VII. Corps à corps


Sawyer


Les lumières de la ville sont splendides, vues d'ici. La lune se reflète sur les rues endormies et le calme règne enfin.

J'apprécie la fraicheur du vent qui se lève, j'apprécie le chant des oiseaux qui cesse, j'apprécie chaque chose qui, sans le vouloir, respecte la décision que je prends.

Un pas après l'autre, j'avance.

Vers la liberté. Vers de nouveaux horizons. Vers de nouvelles promesses et un lieu plus clément.

Le bord du muret n'est plus loin. Mon cœur bat à tout rompre, mes mains tremblent, mon sang se fige dans mes tempes. J'ai terriblement mal physiquement, mais je suis en paix, intérieurement.

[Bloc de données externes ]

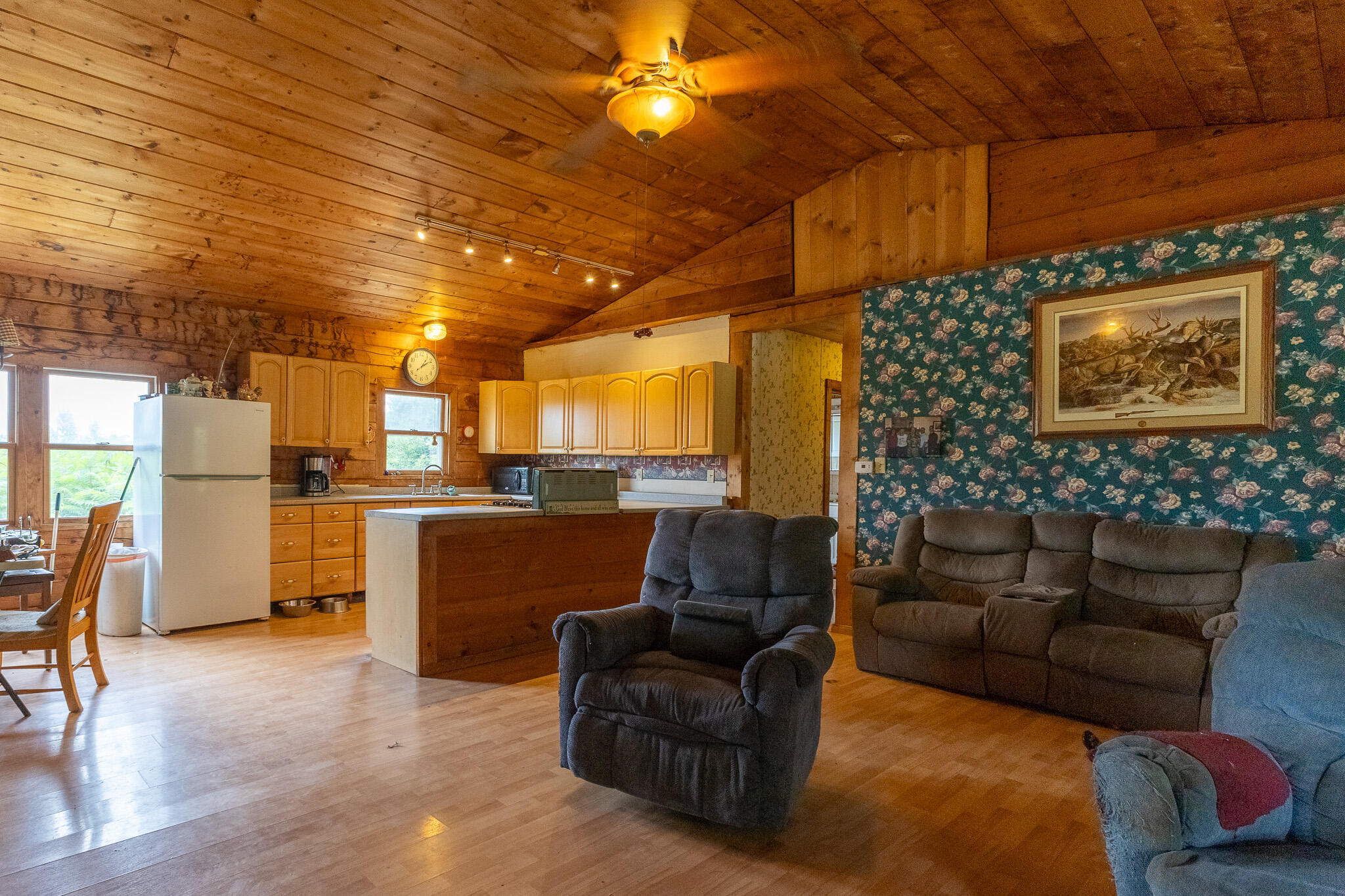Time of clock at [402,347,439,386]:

En paix avec moi, avec ce que j'entreprends, avec ce que je termine.

Un pas après l'autre, donc. Et je suis prête à basculer.

— Sawyer ?

Je ferme les yeux, invitant ce songe à se dissiper le plus loin possible de moi. Je prends une grande inspiration, puis exhale un bon coup.

— Sawyer, qu'est-ce que tu fais ?

Une main sur la mienne, je rouvre les paupières et pivote légèrement mon attention. Merde, ce n'est pas un rêve.

— Va-t'en.

L'inconnu qui ne l'est plus vraiment me dévisage, comme s'il lui était invraisemblable d'imaginer la suite. Cette suite-là, en particulier. Ses sourcils sont froncés, son visage froid. Il ne défait pas son contact, referme même ses doigts autour de ma peau.

Son emprise n'a rien de celle de Craig. Elle m'invite simplement à renoncer.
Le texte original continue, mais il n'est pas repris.